Cette agriculture nourricière se demande pourquoi elle est là, seule. Le procès met en évidence la complexité de l’affaire. La directrice de la Fédération romande des consommateurs, Sophie Michaud Gigon, est appelée à la barre. La présidente du tribunal, Marie-Pomme Moinat, passe à l’action : « Le consommateur suisse veut des fraises en hiver et ne semble pas prêt à payer le juste prix pour une alimentation sans pesticides. Quelle est sa responsabilité dans les crimes reprochés à l’agriculture ? Long silence.
Sophie Michaud Gigon évite, puis cible la grande distribution, « qui, en pleine saison, augmente ses marges sur les tomates cerises suisses, vendues 10 francs. par kilo, car ils bénéficient d’une protection douanière. Le consommateur ne comprend pas pourquoi ce prix est si élevé.
Relation toxique
Migros, Coop, Lidl, Aldi, etc. : principaux clients et profiteurs de l’agriculture ? L’agroéconomiste Guyliane Leuba pose le diagnostic : “La grande distribution exploite les faiblesses du système et il serait juste qu’elle accepte de revoir ses marges à la baisse au profit des producteurs.” Bref, « l’agriculture se retrouve dans une relation amoureuse toxique avec la grande distribution », résume le procureur.
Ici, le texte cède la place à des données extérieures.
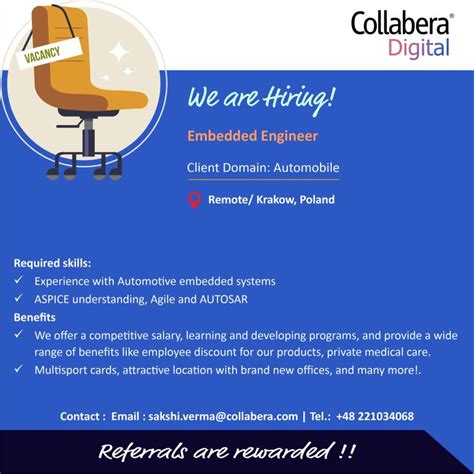 VACANCY

Collabera®
Digital

We are Hiring!

Embedded Engineer

Client Domain: Automobile

Remote/ Krakow, Poland

Required skills:
✓ Experience with Automotive embedded systems
✓ ASPICE understanding, Agile and AUTOSAR
Benefits
✓ We offer a competitive salary, learning and developing programs, and provide a wide range of benefits like employee discount for our products, private medical care.
✓ Multisport cards, attractive location with brand new offices, and many more!.

Contact : Email : sakshi.verma@collabera.com | Tel.: +48 221034068

Referrals are rewarded !!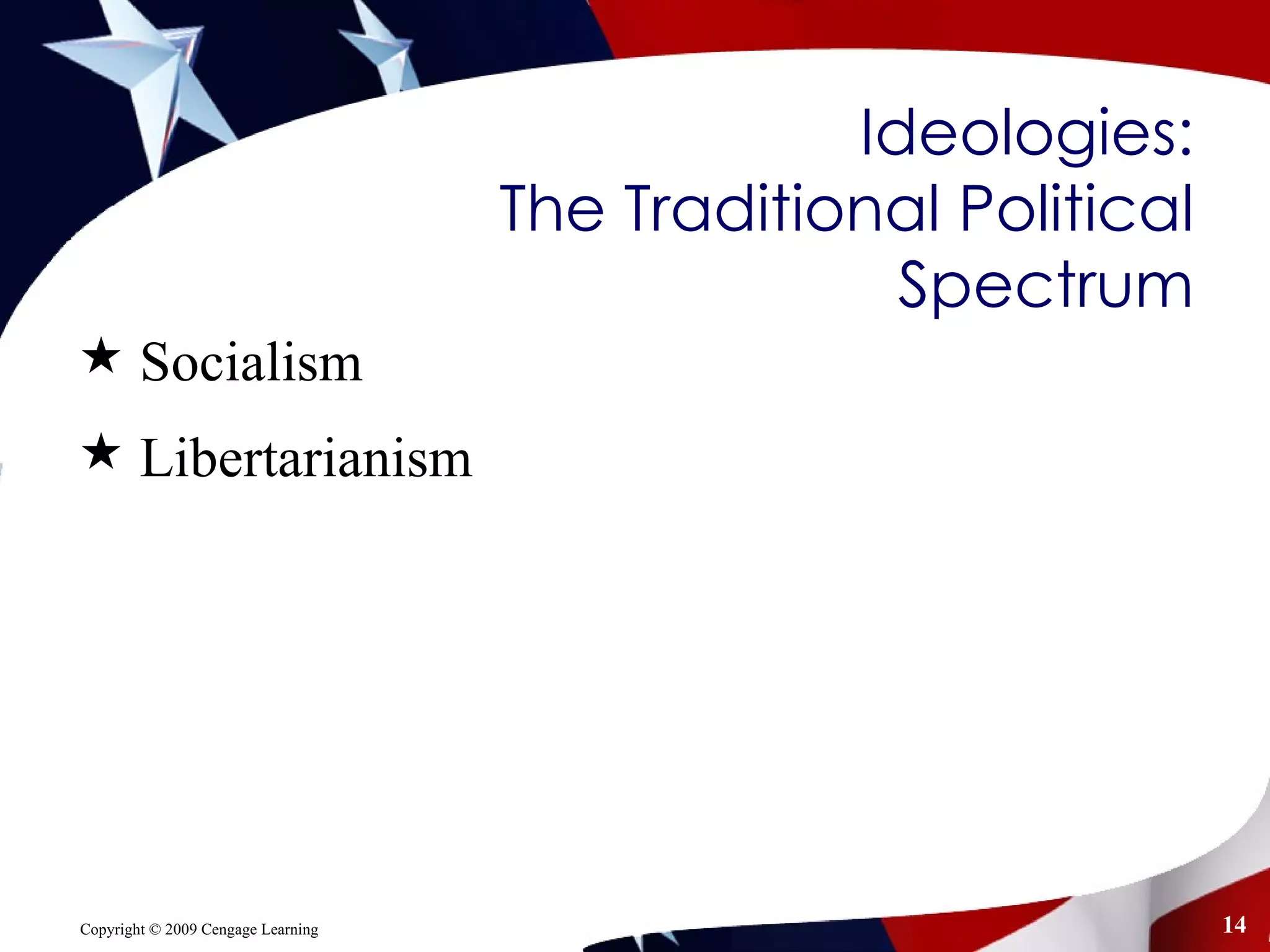 Ideologies:
The Traditional Political Spectrum

★ Socialism

★ Libertarianism

Copyright © 2009 Cengage Learning

14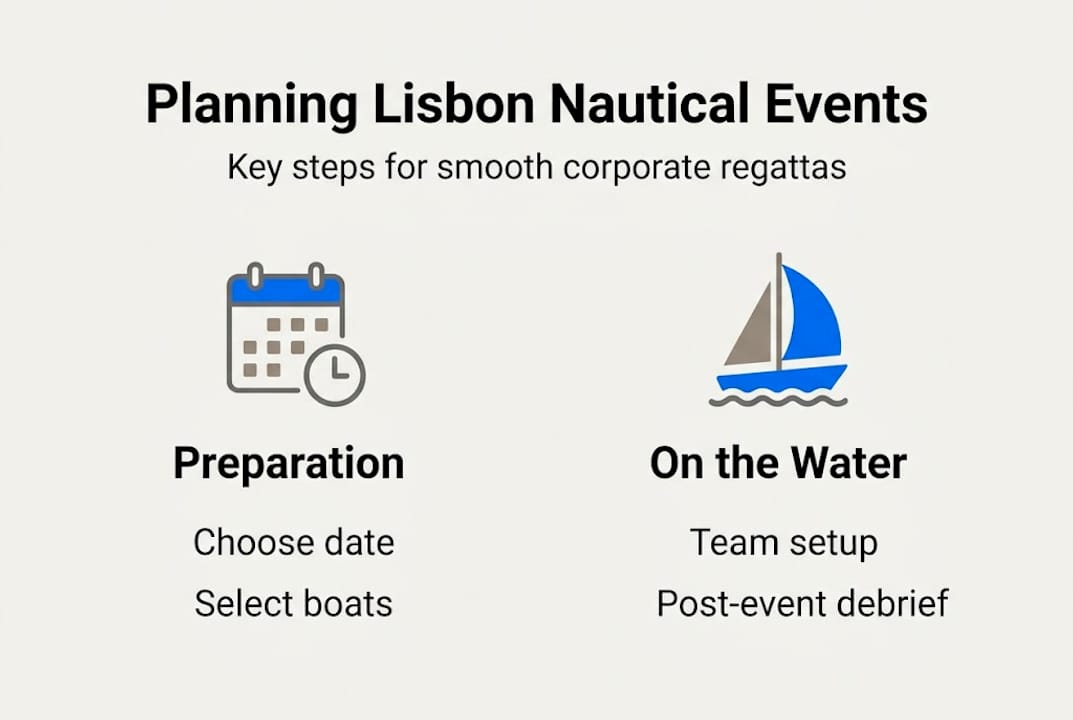 Planning Lisbon Nautical Events

Key steps for smooth corporate regattas

Preparation

Choose date

Select boats

On the Water

Team setup

Post-event debrief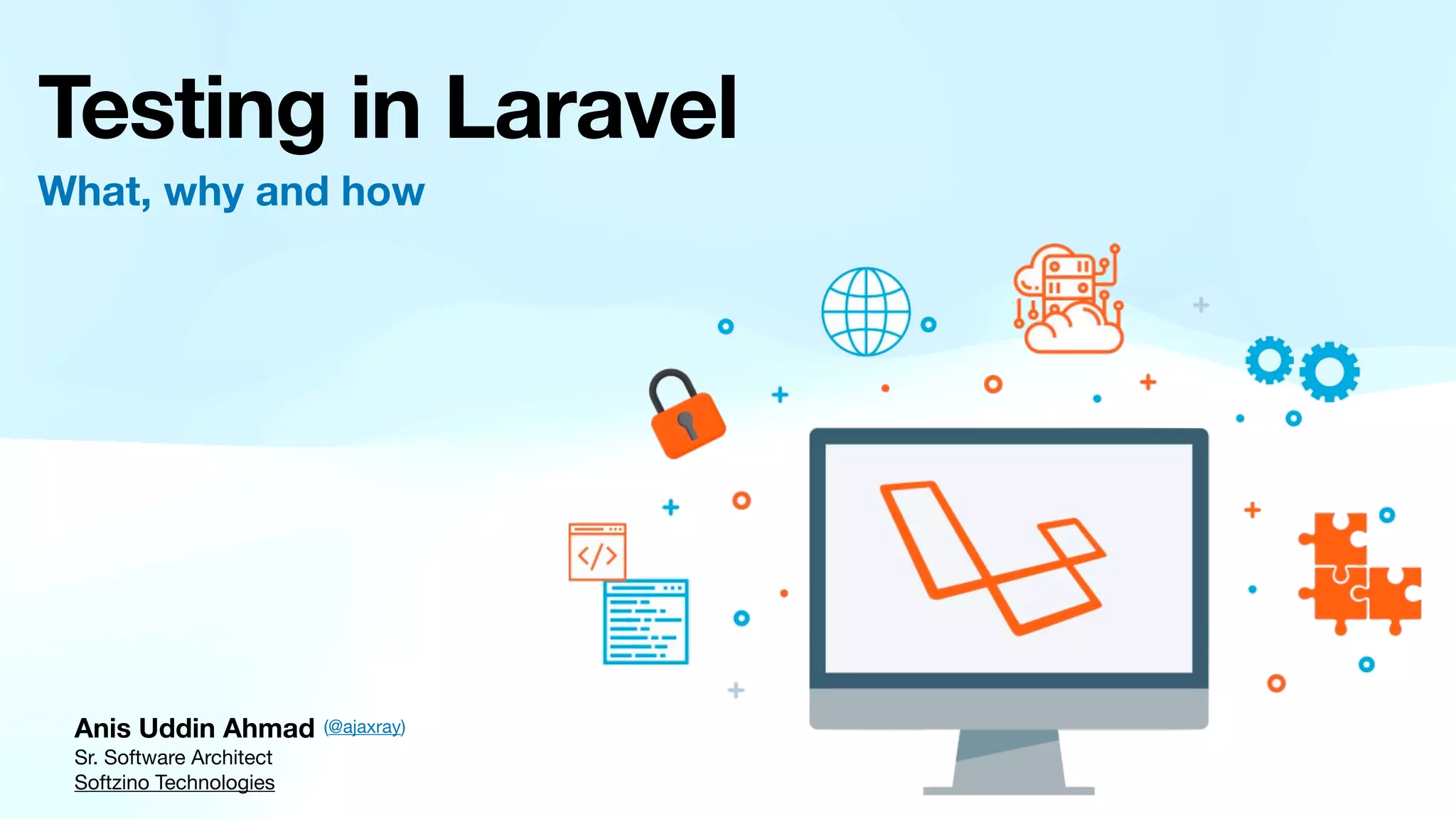 Testing in Laravel

What, why and how

</>

Anis Uddin Ahmad (@ajaxray)
Sr. Software Architect
Softzino Technologies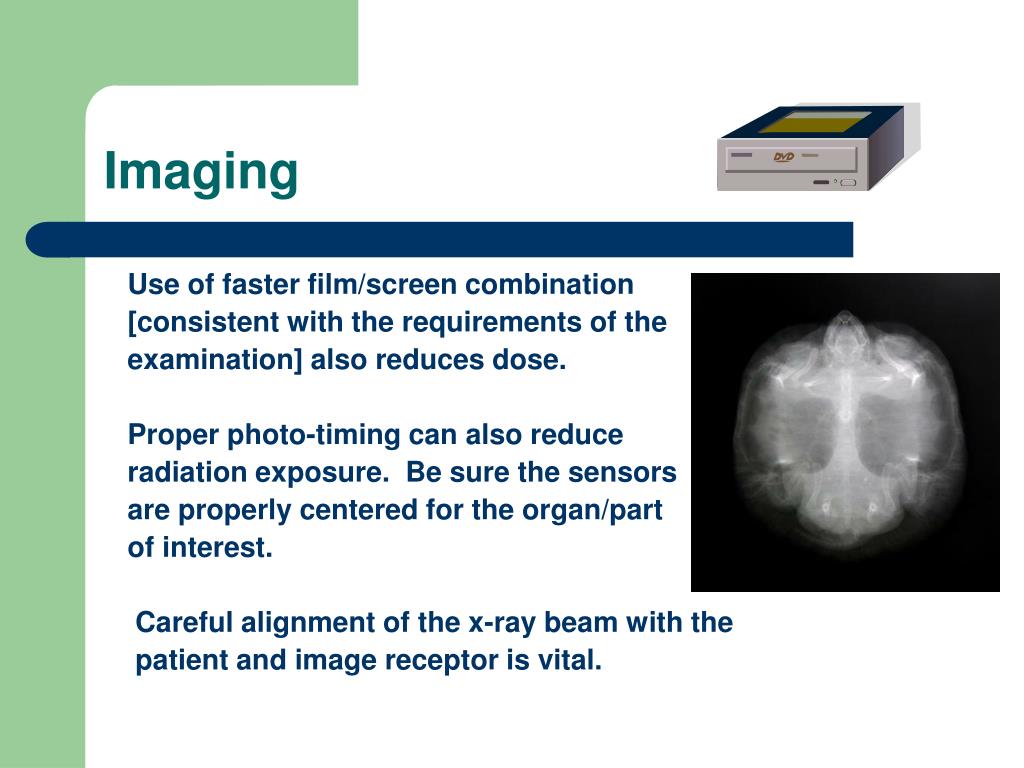 Imaging

DVD

Use of faster film/screen combination [consistent with the requirements of the examination] also reduces dose.

Proper photo-timing can also reduce radiation exposure. Be sure the sensors are properly centered for the organ/part of interest.

Careful alignment of the x-ray beam with the patient and image receptor is vital.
Une relation polyamoureuse, car l’agriculture ferait également des compromis avec la droite et les lobbies économiques bernois, en échange de leur soutien aux paiements directs, affirme-t-il. Ce qui amène par exemple l’Union suisse des paysans à recommander oui à l’élargissement des autoroutes, «même si cela sacrifierait 50 hectares de terres agricoles».
David Raedler requiert une journée de privation de liberté, mais surtout un traitement forcé pour sa toxicomanie. Sans surprise, Me Ramoni plaide l’acquittement : « Tout le monde pollue ! Il n’y a pas d’alternative à l’agriculture et elle est un acteur vertueux dans un monde pourri. »
État de nécessité
Le verdict tombe peu après : l’agriculture est acquittée. Si le jury estime qu’elle a commis une faute dans l’utilisation de produits phytosanitaires, elle a agi “par nécessité”, “afin de nourrir la population”. L’affaire s’ajoute toutefois aux poursuites en cours contre le consommateur, la grande distribution et l’administration publique. “Pour mieux déterminer les responsabilités pénales de chacun.”
Peut-être le jury a-t-il été touché par les dernières paroles de l’accusé avant le délibéré. S’exprimant en dernier, Steve Montandon a voulu sortir de son rôle d’un soir pour exprimer, ému, son ras-le-bol d’un métier dont les efforts sont minimisés : « Non, nous ne sommes pas accros, nous essayons de nous passer de produits phytosanitaires. Rien n’est tout noir ni tout blanc. Notre métier est de trouver un compromis entre le bien-être animal, le climat, la biodiversité et la meilleure solution pour garantir la sécurité alimentaire. Et d’ajouter : « Si vous me condamnez, apportez-moi une corde jusqu’à ma cellule. Car derrière mon sourire et ma positivité se cache une agriculture fatiguée d’être montrée du doigt.